# 3 Month Old Vizsla Aggressiveness



## Dsinclair67 (May 30, 2020)

My girlfriend and I just recently adopted my current Vizslas brother. They are both 3 months old as of yesterday. His previous owner had small kids and was getting rid of him because he was worried about his aggressiveness and him hurting his kids. The first few days I didn’t notice any aggressiveness. But the past two days I have. It seems that when he is tired, trying to be moved in his sleep, or sometimes just trying to pick him up or touch him on his belly/arms he gets aggressive. He starts by growling and then lunges and bites. He has drawn blood on me twice. I talked to the breeder we got his brother from and who he came from and he suggested we put him down. 95% of the time this dog lays in my lap and cuddles me in bed but then just random outburst of aggression occur. My breeder feels it won’t get better with age but I am just not ready to give up on him. His brother has no aggressive problems. I really need help finding out if this can be fixed. It breaks my heart to think I may have to put him down. 
Thank you!


----------



## texasred (Jan 29, 2012)

No one can tell you if this can be fixed. You either hire a behaviorist to try and help him, or send him back to the breeder.
I don't think it's right for the breeder to ask you to put him to sleep. They created this puppy, and now they need to take responsibility for it.
He either showed this problem before he left the breeder. Or it was created by kids harassing him. If that is the case. They placed the puppy in the wrong home. If you keep him, be prepared for littermate syndrome.


----------



## gunnr (Aug 14, 2009)

I'm not saying that you're wrong in your observations, but are you seeing "aggression", or are you seeing a puppy competing for his place.
Trtyng to raise two Vizsla puppies at a time is going to be a lot of work. That they're from the same litter is not going to make it easier. It could make it harder, and both puppies may suffer individual development in the end.
When Finn, my 8 month old, was 3 months old, he was a horror show!!! I did not get the cuddly little "velcro"lap dog. I had 13lbs. of demon. He was quite assertive in not wanting to yield. Even as a 9lb. 8 week old, he stood his ground.He was terrible. My hands took a beating from those little puppy teeth. It took constant work, every day, and every night, working with him. Finn is my 6th Vizlsa over 30+ years and was worse as a puppy than any of the others, by a wide margain.
Some people would have categorized what he was doing as "aggression", but it wasn't. It was an 8-16 week old puppy finding his place, and reacting to stimuli. Basically he was giving me the middle finger and saying "make me". Finn never cuddled as a puppy. Everything was a cage fight match if you got down on the ground with him.
Why did I put up with it? Because I knew from experience that if a puppy was this bold, forward, and assertive, as a puppy, had the nose and good instinctive hunting behaviors, it was going to be something to see. Finn did not disappoint. At 8 months old now, he is something to see working a field, or dense cover. Just a natural forward moving, hard working, dog. He's a beautiful "mover".
Finn will require a firm hand for the first few years due to his dominating personality. That's just the way it has to be for him. It's not personal for either him, or me. It just "is".

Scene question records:

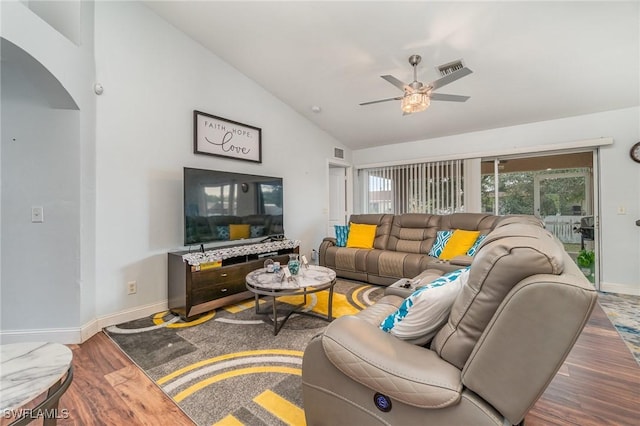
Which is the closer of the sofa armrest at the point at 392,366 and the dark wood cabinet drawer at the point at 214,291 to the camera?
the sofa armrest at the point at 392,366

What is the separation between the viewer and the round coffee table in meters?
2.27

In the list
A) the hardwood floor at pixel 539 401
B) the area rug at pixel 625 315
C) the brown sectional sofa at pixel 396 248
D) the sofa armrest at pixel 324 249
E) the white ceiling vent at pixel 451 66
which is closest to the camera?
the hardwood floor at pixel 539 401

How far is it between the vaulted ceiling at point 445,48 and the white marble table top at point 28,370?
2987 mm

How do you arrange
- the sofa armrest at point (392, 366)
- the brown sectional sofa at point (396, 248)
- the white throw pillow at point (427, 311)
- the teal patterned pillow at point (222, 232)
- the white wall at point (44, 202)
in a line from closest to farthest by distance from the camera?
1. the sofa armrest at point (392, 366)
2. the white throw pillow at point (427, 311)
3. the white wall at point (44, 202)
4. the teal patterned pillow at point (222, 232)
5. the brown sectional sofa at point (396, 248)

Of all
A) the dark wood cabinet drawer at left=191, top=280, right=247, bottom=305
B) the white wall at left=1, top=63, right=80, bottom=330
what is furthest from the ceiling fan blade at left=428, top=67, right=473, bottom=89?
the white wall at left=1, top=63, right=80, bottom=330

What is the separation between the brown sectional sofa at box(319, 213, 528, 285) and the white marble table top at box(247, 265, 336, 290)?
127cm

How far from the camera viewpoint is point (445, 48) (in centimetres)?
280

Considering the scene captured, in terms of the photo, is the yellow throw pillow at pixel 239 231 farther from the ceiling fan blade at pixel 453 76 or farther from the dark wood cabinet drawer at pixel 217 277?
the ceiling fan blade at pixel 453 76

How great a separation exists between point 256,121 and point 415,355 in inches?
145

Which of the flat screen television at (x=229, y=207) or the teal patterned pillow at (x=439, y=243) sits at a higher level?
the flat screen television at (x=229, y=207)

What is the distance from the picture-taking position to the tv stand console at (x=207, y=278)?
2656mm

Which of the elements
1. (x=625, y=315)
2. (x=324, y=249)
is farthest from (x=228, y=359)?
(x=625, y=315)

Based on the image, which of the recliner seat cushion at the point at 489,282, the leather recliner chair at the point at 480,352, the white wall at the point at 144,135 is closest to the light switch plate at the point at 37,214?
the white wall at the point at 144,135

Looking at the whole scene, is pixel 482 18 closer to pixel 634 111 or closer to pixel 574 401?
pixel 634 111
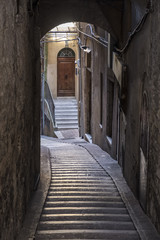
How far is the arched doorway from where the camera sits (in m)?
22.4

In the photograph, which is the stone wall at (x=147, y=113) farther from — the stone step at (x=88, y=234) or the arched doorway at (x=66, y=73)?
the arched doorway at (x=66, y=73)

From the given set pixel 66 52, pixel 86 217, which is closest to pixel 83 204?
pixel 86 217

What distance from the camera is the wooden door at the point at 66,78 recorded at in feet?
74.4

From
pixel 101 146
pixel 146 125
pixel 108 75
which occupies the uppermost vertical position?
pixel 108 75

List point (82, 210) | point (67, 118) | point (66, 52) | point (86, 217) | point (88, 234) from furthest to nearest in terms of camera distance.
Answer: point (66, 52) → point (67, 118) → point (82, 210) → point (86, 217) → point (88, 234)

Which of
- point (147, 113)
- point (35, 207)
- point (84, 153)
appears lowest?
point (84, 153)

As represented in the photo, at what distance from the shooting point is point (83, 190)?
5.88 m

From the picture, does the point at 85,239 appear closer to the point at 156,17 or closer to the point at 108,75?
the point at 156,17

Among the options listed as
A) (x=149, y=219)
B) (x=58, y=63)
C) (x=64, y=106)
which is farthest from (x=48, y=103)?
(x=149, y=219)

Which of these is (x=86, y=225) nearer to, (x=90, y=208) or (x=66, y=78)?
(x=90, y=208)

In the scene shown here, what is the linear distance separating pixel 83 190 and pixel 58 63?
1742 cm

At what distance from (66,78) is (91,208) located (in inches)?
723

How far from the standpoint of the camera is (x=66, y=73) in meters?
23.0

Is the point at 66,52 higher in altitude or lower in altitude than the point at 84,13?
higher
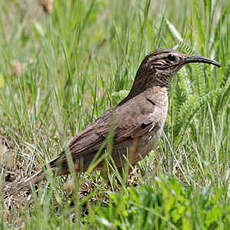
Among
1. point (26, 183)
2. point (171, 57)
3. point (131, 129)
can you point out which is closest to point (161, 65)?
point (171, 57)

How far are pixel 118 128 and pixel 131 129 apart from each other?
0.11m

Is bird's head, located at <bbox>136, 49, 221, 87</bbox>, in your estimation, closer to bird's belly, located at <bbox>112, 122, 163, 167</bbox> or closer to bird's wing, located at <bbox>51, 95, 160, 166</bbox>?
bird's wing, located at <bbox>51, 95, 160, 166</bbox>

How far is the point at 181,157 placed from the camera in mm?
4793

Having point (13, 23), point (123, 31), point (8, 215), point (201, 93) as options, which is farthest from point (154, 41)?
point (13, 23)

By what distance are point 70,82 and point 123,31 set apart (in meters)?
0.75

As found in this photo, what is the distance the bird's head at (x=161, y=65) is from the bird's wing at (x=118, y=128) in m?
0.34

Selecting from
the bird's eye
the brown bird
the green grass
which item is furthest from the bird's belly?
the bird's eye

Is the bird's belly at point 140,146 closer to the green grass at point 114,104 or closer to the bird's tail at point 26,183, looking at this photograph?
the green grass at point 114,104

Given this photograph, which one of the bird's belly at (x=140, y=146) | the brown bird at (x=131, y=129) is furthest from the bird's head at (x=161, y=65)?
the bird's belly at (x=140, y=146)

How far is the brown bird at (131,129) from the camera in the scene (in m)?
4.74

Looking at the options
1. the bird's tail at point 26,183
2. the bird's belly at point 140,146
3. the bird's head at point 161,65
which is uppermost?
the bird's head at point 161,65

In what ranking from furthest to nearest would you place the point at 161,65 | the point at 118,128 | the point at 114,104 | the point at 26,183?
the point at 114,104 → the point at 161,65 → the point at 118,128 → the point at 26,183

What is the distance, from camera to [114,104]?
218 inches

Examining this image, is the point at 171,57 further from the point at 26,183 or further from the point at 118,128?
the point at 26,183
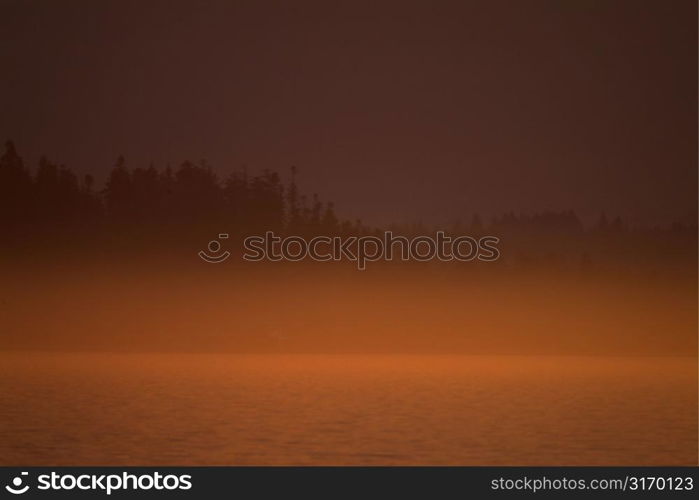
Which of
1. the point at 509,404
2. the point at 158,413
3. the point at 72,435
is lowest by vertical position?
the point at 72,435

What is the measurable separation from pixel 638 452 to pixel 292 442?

_Task instructions_.
a. Give the username of every person who posts in the forum thread about the 3-month-old Vizsla's aggressiveness.
b. Write the next part of the forum thread about the 3-month-old Vizsla's aggressiveness, picking up after its final sentence.

_The answers_.
a. Dsinclair67, texasred, gunnr

b.
The point I'm trying to make is that actual "aggression" in a 12 week old puppy would be rare. They barely have their adult brain as of yet, but there is a lot of instinctive behaviors that can manifest that are difficult to deal with if a person isn't prepared. Sometimes the hardest puppies, can become great adults given time and the correct handling.
If you do decide to keep him, I would immediately stop all of the communal laying about and cuddling. This is a dog that may need a much clearer picture at this time, as to who is actually in charge. You're not his friend, or his littermate, you're in charge. He may be needing that distinction, and he won't hold it against you.
The real question is are you able to raise, train, and develop, two Vizsla puppies at the same time? and can you cater to his personality, and not neglect the other puppy? If these answer aren't yes, then the puppy should go back to the breeder. It's his responsibility to place the puppy, or have it euthanized. You shouldn't be bearing his responsibilities as a breeder emotionally, or financially.


----------



## Dsinclair67 (May 30, 2020)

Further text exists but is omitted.